MA Tolak Kasasi Anita Kolopaking di Kasus Surat Jalan Palsu Djoko Tjandra

Andi Saputra - detikNews
Rabu, 04 Agu 2021 11:00 WIB
Pengacara Djoko Tjandra, Anita Kolopaking
Anita Kolopaking (Rahel Narda Catherine/detikcom)
Jakarta -

Mahkamah Agung (MA) menolak permohonan kasasi Anita Kolopaking dalam kasus skandal Djoko Tjandra. Alhasil, pengacara itu tetap dihukum 2,5 tahun penjara karena memalsu surat jalan dan membantu Djoko Tjandra kabur.

"Amar putusan JPU dan terdakwa tolak," demikian bunyi amar singkat yang dilansir di website-nya, Rabu (3/8/2021).

Duduk sebagai ketua majelis Suhadi dengan anggota Soesilo dan Gazalba Saleh. Adapun panitera pengganti, yaitu Carolina, dan diputus pada Selasa (3/8) kemarin.

Kasus bermula saat Djoko Tjandra kabur ke Malaysia karena divonis 2 tahun penjara karena korupsi cessie Bank Bali pada 2009. Lama tidak ada kabarnya, Djoko Tjandra tiba-tiba datang ke Indonesia dan mengajukan PK pada 2020.

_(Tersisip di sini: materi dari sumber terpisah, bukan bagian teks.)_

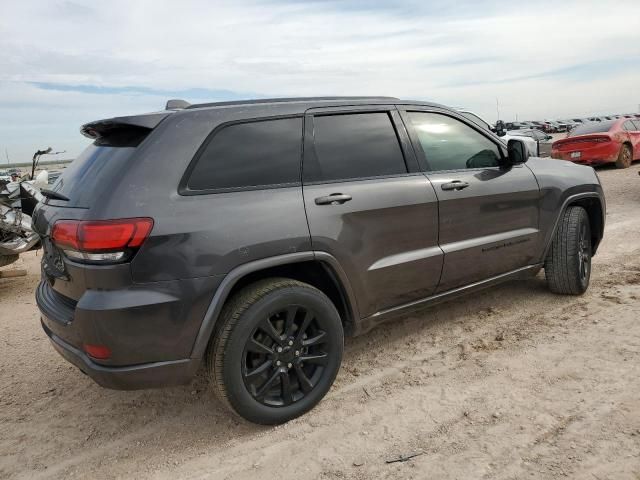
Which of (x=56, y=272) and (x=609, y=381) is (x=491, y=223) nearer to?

Dalam proses itu, Djoko Tjandra meminta bantuan Anita. Termasuk pula membuat e-KTP palsu di Kelurahan Grogol Selatan.

Siasat licik Anita terbongkar pada pertengahan 2020. Sejumlah nama terseret, termasuk dua Jenderal Polri dan jaksa Pinangki Sirna Malasari. Djoko nekat menyuap para aparat agar niat jahatnya terwujud. Anita akhirnya dimintai pertanggungjawaban di depan hakim.

Pada 22 Desember 2020, Pengadilan Negeri Jakarta Timur (PN Jaktim) memutuskan Anita Kolopaking terbukti secara sah dan meyakinkan melakukan tindak pidana menyuruh membuat surat palsu secara berlanjut dan tindak pidana sengaja memberi pertolongan ketika meloloskan diri kepada orang yang ditahan atas putusan hakim.

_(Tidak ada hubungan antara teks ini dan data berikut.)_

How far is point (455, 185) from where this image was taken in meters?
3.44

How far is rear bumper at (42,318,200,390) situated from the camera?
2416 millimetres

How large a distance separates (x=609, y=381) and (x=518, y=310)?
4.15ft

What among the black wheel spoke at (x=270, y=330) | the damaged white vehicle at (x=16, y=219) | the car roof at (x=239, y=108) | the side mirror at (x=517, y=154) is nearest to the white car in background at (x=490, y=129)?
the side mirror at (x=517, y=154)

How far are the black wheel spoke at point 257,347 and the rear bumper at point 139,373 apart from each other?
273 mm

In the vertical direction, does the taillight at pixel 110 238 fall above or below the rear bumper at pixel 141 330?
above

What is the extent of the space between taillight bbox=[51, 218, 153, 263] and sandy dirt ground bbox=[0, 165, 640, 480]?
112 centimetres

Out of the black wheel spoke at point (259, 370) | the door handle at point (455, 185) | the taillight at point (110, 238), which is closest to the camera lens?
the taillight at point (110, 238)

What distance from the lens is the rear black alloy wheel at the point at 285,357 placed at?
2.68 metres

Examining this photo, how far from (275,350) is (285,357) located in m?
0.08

Atas vonis itu, Anita tidak terima dan mengajukan banding. Anita menilai dia adalah advokat yang sedang menjalani profesinya. Selain itu, dia mengatakan surat jalan terhadap Djoko Tjandra dibuat oleh Polri, bukan dia.

Tapi alasan di atas dimentahkan majelis tinggi. Banding Anita ditolak pada Maret 2021. Tidak terima, Anita mengajukan kasasi tapi kandas.

Siapakah Anita Kolopaking? Alumnus S3 Unpad itu merupakan pengacara dan notaris yang dekat dengan pejabat Mahkamah Agung (MA). Saat PSBB 2020, dia bisa bertamu ke Ketua MA Syarifuddin dan foto bersama.

Padahal saat itu ada larangan pejabat negara open house karena situasi pandemi COVID-19. Tidak hanya itu, sebagai alumnus S3 Unpad, dia juga menyumbang cukup banyak untuk membenahi ruang moot court Unpad pada 2019. Sebagai imbalannya, nama anak Anita, Ajie Kolopaking, dijadikan nama ruangan tersebut.

Berikut daftar hukuman komplotan Djoko Tjandra dkk:

1. Djoko Tjandra, dihukum 2,5 tahun penjara di kasus surat palsu dan 4,5 tahun penjara di kasus korupsi menyuap pejabat. Hukuman 4,5 tahun penjara disunat PT Jakarta menjadi 3,5 tahun penjara. Selain itu, Djoko juga harus menjalani hukuman korupsi 2 tahun penjara di kasus korupsi cessie Bank Bali. MA juga memerintahkan agar dana yang disimpan di rekening dana penampungan atau Bank Bali sebesar Rp 546 miliar dikembalikan kepada negara.
2. Jaksa Pinangki, awalnya dihukum 10 tahun penjara tapi disunat oleh Pengadilan Tinggi Jakarta menjadi 4 tahun penjara.
3. Irjen Napoleon divonis 4 tahun penjara.
4. Brigjen Prasetijo divonis 3,5 tahun penjara.
5. Tommy Sumardi divonis 2 tahun penjara.
6. Andi Irfan divonis 6 tahun penjara.